— Task 1 —
Reproduce the passage of the article about the Stanford "Being Mortal" course starting with "By Sarah Pollock" and going on through "life worth living?".
— Task 2 —
For each of statements (a) to (c), answer yes or no according to the article about the Stanford "Being Mortal" course, and quote the words of the article that decide it. (a) Tyler Johnson is a medical oncologist at Stanford Health Care. (b) Roughly three dozen students are enrolled in the course. (c) The seminar described is held in the evening.
— Task 3 —
Resume the article about the Stanford "Being Mortal" course from where it stops.

— Study text —

○ ○ ○

ALT SHIFT

Being Mortal: Medicine’s Most Vital Lesson?

By Sarah Pollock

A novel Stanford course teaches students how understanding life’s limits can help them become better doctors.

What makes life worth living? 

It’s an age-old question that some three dozen students enrolled in “Being Mortal: Medicine, Mortality, and Caring for Older Adults” are considering during a lunchtime seminar at the Stanford School of Medicine. 

The guest speaker is Dr. Tyler Johnson, a medical oncologist at Stanford Health Care who hosts The Doctor’s Art, a podcast about his work treating patients with terminal cancer. “It’s a sobering thing to take care of patients who are dying,” Johnson tells the students. “The irony is that thinking a lot about dying puts you in a head space and a heart space to think about what makes life worth living and how to build a meaningful life.”

He asks the group to spend a few minutes coming up with changes that would make their lives more meaningful. The students offer ideas about using time more intentionally, deleting social media accounts and deepening their relationships with friends and family. Johnson shares his own changes, which include kneeling at the bedside of patients to meet them at eye level and to signal reverence and equality.

○ ○ ○

— Provided information —
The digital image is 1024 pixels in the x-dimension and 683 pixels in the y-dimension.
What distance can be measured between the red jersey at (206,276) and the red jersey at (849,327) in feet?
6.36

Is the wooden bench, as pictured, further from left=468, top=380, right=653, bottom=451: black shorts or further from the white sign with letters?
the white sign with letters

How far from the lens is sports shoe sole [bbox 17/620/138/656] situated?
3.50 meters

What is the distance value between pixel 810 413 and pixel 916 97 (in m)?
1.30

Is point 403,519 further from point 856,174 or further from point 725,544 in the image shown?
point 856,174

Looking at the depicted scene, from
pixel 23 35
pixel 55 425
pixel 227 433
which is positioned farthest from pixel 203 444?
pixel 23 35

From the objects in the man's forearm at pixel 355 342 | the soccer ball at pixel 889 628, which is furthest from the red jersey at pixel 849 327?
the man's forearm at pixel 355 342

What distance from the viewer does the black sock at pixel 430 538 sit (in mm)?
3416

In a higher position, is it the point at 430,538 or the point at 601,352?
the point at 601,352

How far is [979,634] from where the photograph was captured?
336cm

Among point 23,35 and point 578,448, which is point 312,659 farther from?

○ ○ ○

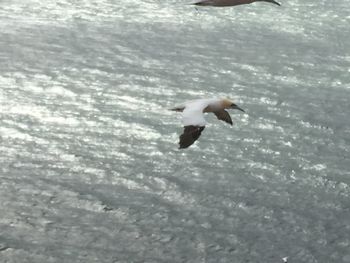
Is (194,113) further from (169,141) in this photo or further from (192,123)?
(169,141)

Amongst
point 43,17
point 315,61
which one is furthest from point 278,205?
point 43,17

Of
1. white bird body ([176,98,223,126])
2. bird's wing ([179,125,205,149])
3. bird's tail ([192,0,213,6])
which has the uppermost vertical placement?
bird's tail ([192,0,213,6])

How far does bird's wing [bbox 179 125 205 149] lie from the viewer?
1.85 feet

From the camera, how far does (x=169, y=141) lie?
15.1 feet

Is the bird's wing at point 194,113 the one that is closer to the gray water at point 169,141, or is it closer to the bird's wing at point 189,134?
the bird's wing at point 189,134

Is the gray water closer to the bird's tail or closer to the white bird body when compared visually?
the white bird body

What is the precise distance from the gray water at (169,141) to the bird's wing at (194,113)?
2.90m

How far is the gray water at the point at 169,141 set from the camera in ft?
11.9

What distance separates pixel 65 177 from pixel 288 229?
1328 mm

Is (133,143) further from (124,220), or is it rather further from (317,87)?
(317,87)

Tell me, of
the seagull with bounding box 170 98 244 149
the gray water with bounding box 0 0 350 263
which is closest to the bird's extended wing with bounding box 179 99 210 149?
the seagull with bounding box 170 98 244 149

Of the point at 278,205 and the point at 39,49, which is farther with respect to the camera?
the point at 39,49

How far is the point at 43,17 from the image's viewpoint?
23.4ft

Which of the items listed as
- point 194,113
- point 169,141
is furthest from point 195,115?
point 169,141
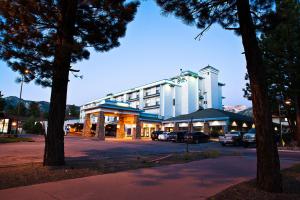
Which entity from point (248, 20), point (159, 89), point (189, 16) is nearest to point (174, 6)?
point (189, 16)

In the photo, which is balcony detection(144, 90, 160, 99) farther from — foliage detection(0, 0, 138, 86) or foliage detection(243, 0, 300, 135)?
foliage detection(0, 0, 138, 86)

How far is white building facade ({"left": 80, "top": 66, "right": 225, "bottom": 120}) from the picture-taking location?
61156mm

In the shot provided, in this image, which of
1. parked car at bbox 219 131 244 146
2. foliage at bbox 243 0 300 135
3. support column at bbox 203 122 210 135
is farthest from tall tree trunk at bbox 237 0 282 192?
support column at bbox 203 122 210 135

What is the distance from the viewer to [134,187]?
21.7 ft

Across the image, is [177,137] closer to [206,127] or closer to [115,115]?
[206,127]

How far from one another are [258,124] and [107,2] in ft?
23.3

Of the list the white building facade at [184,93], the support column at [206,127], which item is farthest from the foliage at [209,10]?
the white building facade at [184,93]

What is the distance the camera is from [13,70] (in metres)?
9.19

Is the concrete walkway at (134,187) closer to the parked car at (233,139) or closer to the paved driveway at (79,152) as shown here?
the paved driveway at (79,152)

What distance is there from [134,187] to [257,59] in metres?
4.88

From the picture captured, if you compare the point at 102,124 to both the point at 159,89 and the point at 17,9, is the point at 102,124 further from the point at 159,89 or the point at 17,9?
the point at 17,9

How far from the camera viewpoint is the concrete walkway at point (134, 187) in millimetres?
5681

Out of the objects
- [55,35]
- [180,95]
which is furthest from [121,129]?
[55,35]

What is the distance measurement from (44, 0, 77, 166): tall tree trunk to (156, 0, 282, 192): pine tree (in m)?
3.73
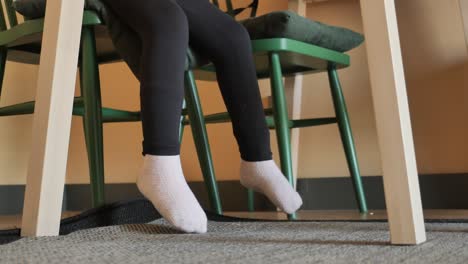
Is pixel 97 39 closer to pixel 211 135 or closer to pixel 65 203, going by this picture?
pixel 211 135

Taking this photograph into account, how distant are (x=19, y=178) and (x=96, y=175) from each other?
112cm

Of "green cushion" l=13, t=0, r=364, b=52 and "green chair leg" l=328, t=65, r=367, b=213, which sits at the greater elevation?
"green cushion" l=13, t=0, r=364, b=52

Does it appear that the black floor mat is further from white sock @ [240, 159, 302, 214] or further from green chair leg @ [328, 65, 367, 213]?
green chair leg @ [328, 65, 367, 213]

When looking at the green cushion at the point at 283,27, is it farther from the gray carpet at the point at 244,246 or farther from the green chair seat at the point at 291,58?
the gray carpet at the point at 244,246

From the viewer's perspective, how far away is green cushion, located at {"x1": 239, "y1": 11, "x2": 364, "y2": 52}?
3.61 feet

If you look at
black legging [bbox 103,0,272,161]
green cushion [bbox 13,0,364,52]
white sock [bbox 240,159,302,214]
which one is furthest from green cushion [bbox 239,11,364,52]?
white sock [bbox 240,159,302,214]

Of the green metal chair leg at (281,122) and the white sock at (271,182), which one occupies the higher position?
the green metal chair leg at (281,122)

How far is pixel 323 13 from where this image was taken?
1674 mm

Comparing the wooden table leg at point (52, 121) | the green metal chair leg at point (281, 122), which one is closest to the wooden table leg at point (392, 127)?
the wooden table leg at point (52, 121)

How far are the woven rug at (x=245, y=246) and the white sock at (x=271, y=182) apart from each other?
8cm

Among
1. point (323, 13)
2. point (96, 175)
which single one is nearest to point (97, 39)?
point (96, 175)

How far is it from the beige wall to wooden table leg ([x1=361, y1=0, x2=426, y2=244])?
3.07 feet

○ ○ ○

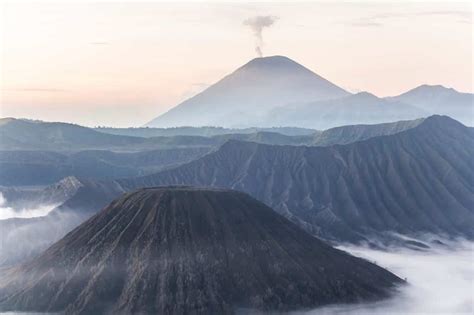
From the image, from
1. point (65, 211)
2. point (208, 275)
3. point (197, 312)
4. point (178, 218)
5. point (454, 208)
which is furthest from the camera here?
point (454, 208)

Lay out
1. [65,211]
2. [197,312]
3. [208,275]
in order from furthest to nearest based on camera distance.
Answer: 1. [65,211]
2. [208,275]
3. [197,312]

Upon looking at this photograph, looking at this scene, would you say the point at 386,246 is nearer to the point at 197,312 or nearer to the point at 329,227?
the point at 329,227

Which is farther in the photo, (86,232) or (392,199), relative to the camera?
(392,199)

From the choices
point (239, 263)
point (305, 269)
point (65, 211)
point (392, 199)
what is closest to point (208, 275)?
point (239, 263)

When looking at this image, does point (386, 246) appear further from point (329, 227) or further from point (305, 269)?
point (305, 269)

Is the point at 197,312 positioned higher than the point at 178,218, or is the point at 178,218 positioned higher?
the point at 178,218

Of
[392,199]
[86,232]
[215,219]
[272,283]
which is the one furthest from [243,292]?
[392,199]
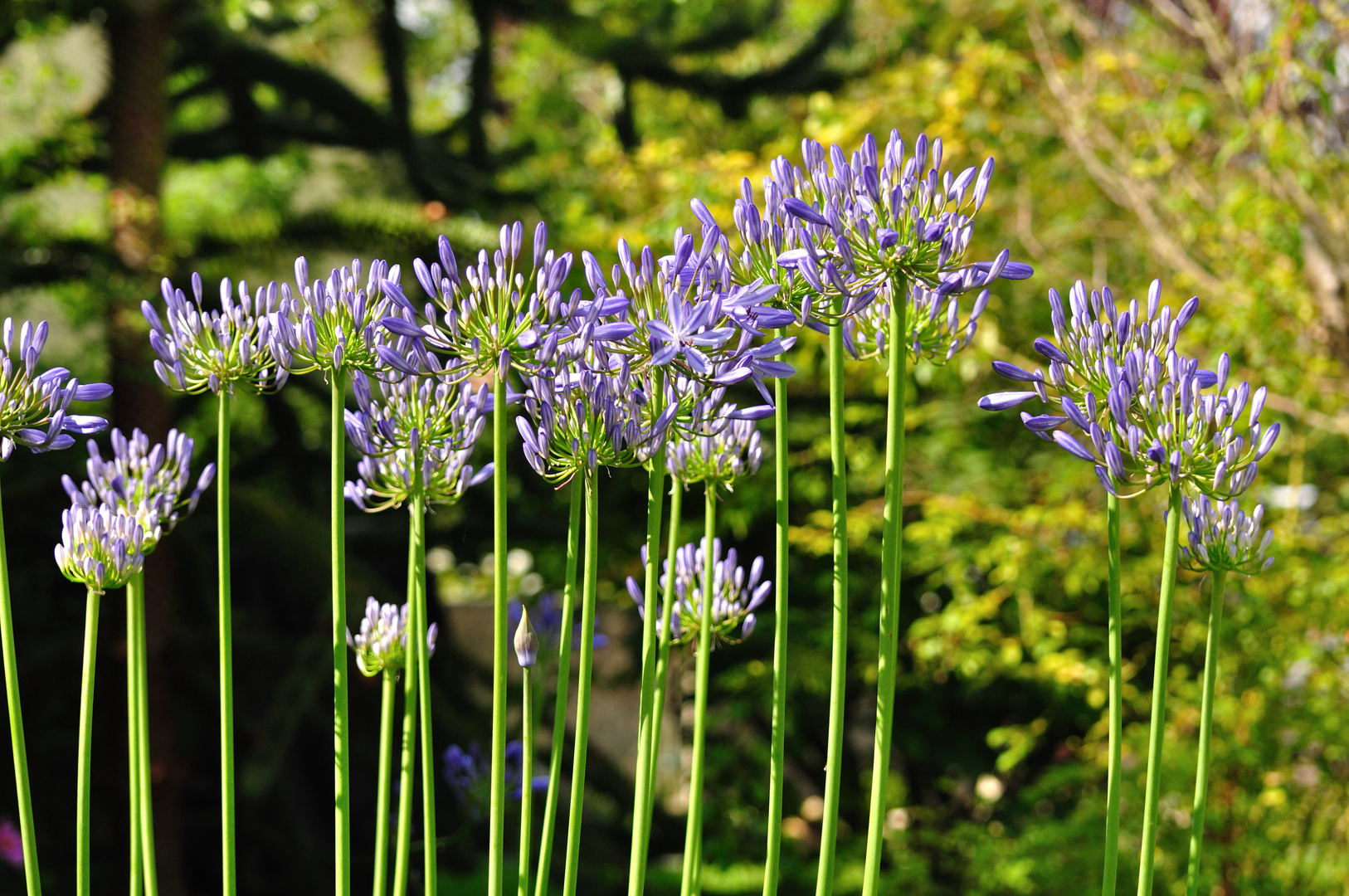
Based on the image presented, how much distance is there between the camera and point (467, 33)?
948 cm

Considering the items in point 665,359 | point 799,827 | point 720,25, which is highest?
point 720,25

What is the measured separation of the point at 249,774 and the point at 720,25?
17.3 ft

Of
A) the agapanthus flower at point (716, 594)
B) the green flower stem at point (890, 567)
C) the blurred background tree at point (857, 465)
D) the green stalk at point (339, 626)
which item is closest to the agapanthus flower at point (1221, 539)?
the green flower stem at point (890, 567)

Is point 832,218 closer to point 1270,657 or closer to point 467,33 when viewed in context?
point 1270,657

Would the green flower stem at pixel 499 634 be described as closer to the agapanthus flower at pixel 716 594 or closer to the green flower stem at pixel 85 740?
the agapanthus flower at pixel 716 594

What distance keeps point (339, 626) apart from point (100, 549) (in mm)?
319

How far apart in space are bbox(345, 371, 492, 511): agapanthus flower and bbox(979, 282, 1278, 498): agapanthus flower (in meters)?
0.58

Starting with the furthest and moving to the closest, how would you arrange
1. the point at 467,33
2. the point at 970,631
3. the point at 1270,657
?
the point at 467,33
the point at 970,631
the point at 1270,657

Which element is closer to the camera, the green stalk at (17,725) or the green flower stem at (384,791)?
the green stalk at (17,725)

○ ○ ○

— Answer box 1 —
By Sarah Pollock

A novel Stanford course teaches students how understanding life’s limits can help them become better doctors.

What makes life worth living?

— Answer box 2 —
(a) Yes: "a medical oncologist at Stanford Health Care"
(b) Yes: "some three dozen students enrolled"
(c) No: "during a lunchtime seminar"

— Answer box 3 —
The course, MED 296, represents an unusual injection of humanism into a jam-packed medical curriculum. The seminar, open to undergraduates as well as to medical and physician assistant students, is the brainchild of Stanford Medicine geriatricians Deborah Kado and Matthew Mesias. The only text is Being Mortal: Medicine and What Matters in the End, the 2014 bestseller by surgeon and author Atul Gawande, who critiques modern medicine’s focus on prolonging life at the expense of quality of life. 

Most students will not specialize in geriatric medicine, Mesias says, “but all of them will probably care for an older person in some way, unless theyre a pediatrician. We want to give them some tools [to get them] thinking about aging and death and dying in a different way.”

Kado, a co-director at the Stanford Center on Longevity, says the course is part of a broader effort to introduce concepts of longevity and healthy aging to medical students, who typically receive only four hours of geriatrics during their four-year curriculum and might otherwise start their medical careers ill-equipped to serve the needs of many of their patients. 

Kado starts each quarter with a primer on changing demographics, longer lifespans and the role of a geriatrician. And she challenges students to consider whether they believe aging is a disease (about 12% of her audiences do, according to Kado) or a phase of life. This quarter, she and Mesias invited students to think through clinical and ethical decisions of cases in real time, one involving a woman who faced metastatic cancer in the final stage of pregnancy, another a patient with dementia who came to the class with her caregiver husband. There were seminars on the brain science of aging, stigmatizing death, how to have conversations about serious illness with patients and their families, and caring for neurodivergent patients.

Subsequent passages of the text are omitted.